[Extrait du document]

MédecineGenève trouve un moyen de briser la résistance aux antibiotiques
Les bactéries sont de moins en moins affectées par les traitements. L’UNIGE a découvert qu’un médicament contre l’herpès rendait vulnérable la responsable de nombreuses infections.
- par
- Comm/M.P.
L’utilisation irraisonnée d’antibiotiques a poussé les bactéries à développer des mécanismes de résistance face à ce type de traitement. Ce phénomène, appelé antibiorésistance, est désormais considéré par l’OMS comme l’une des plus grandes menaces pour la santé. L’absence de traitements contre ces bactéries devenues multirésistantes pourrait en effet nous ramener à une époque où des millions de personnes mouraient de pneumonie ou de salmonelle.
La bactérie Klebsiella pneumoniae, très fréquente dans les hôpitaux, est l’un de ces pathogènes contre lesquels nos armes s’émoussent. Elle est à l’origine de nombreuses infections respiratoires, intestinales et urinaires. Du fait de sa résistance à la plupart des antibiotiques courants et de sa très grande virulence, certaines de ses souches peuvent être mortelles pour 40% à 50% des personnes infectées. Il est par conséquent urgent de développer de nouvelles molécules thérapeutiques pour la contrer.

[/Extrait du document]
[Données fournies]

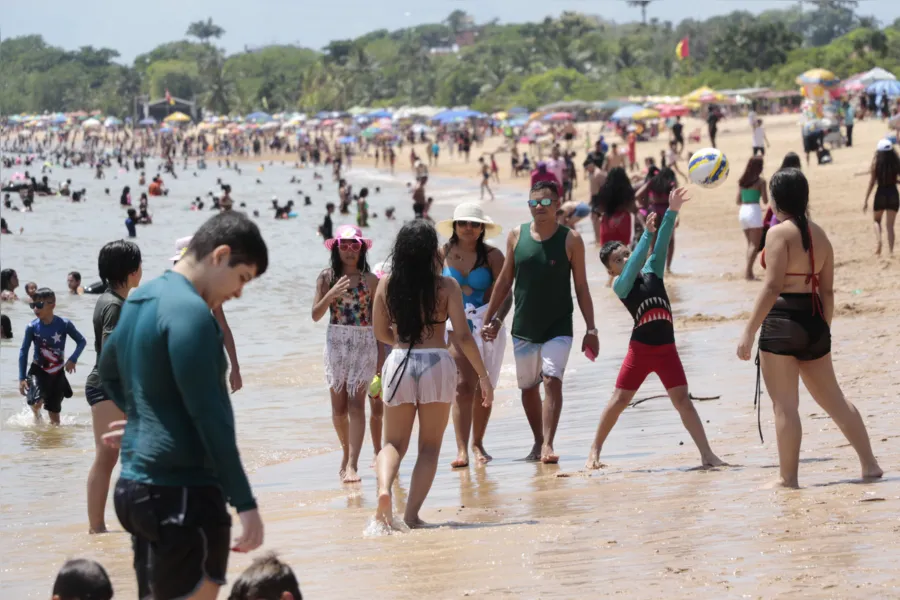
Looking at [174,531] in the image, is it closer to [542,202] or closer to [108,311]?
A: [108,311]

[/Données fournies]

→ **Liste des tâches**
• 1. Dans l'article sur l'antibiorésistance, reformulez sous forme de liste le paragraphe qui commence par « La bactérie Klebsiella pneumoniae ». Conservez-en les faits principaux.
• 2. D'après l'article sur l'antibiorésistance, les affirmations suivantes sont-elles exactes ? Répondez par oui ou par non, puis citez les mots décisifs de l'article.
(a) L'OMS considère l'antibiorésistance comme l'une des plus grandes menaces pour la santé.
(b) Klebsiella pneumoniae est rare dans les hôpitaux.
(c) Le médicament étudié par l'UNIGE est un traitement contre l'herpès.

→ **Réponses aux tâches**
• 1.
- Klebsiella pneumoniae est très fréquente dans les hôpitaux.
- Elle cause de nombreuses infections respiratoires, intestinales et urinaires.
- Elle résiste à la plupart des antibiotiques courants et elle est très virulente. Certaines souches sont mortelles pour 40 % à 50 % des personnes infectées.
- Il est urgent de développer de nouvelles molécules thérapeutiques contre elle.

• 2.
(a) Oui : « est désormais considéré par l’OMS comme l’une des plus grandes menaces pour la santé ».
(b) Non : « très fréquente dans les hôpitaux ».
(c) Oui : « un médicament contre l’herpès ».